The Parker-Drayton House on Gibbes Street was built in about 1806 and had a water view for about 100 years. In the early 1900’s land was reclaimed from the Ashley River and its marshes to form the current Charleston peninsula — placing two blocks of land and houses between Gibbes Street and the Low Battery. While the house has beautiful gardens and Gibbes is a great street, the water view is no more.
This pretty house on Tradd Street was built in 1740… pre-revolutionary beauty.
This pretty 1870 house is looking ready for Halloween. Located on Limehouse Street, it is just up from the remains of the old seawall. On the other side of the wall the houses were built on reclaimed land in the early 1900’s.

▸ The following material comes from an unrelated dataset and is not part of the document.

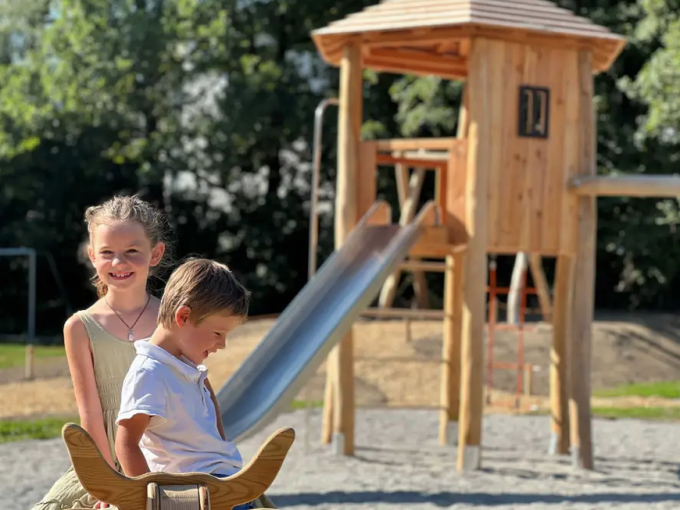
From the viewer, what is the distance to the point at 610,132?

The blue color on the ceiling of this Charleston porch is intended to ward off evil spirits known as “haints.” Apparently, it is ineffective against sparkly skeletons or skulls.

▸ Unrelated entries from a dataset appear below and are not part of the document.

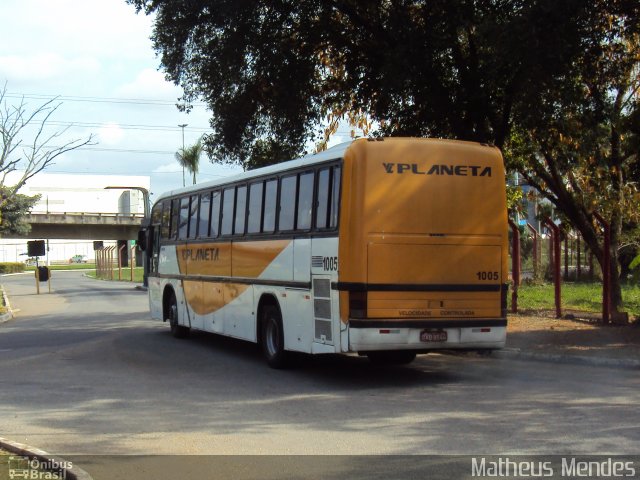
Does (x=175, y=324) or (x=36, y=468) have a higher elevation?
(x=175, y=324)

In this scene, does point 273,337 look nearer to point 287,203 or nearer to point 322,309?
point 322,309

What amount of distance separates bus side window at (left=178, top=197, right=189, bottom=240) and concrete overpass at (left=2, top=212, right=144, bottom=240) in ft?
187

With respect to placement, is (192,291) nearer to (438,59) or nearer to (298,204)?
(298,204)

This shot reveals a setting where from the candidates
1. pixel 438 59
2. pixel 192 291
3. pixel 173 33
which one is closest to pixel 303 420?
pixel 192 291

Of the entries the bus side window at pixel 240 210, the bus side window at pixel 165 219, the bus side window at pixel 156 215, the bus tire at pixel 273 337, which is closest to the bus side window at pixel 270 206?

This beautiful door, accessorized for the season, belongs to the Col. John Stuart House on Tradd Street — a wonderful Colonial era house (c. 1767). Col. Stuart, a native born Scotsman, had been appointed Superintendent of Indian Affairs for the southern British colonies in 1762, but in 1775 had to flee Charleston for stirring up the Native Americans against the colonists in the early stages of the American Revolutionary War.
While the lake was not bounded by its cement sides until 1885, the land and area around it was designated for public use by an Act of the Commons House of Assembly in 1768.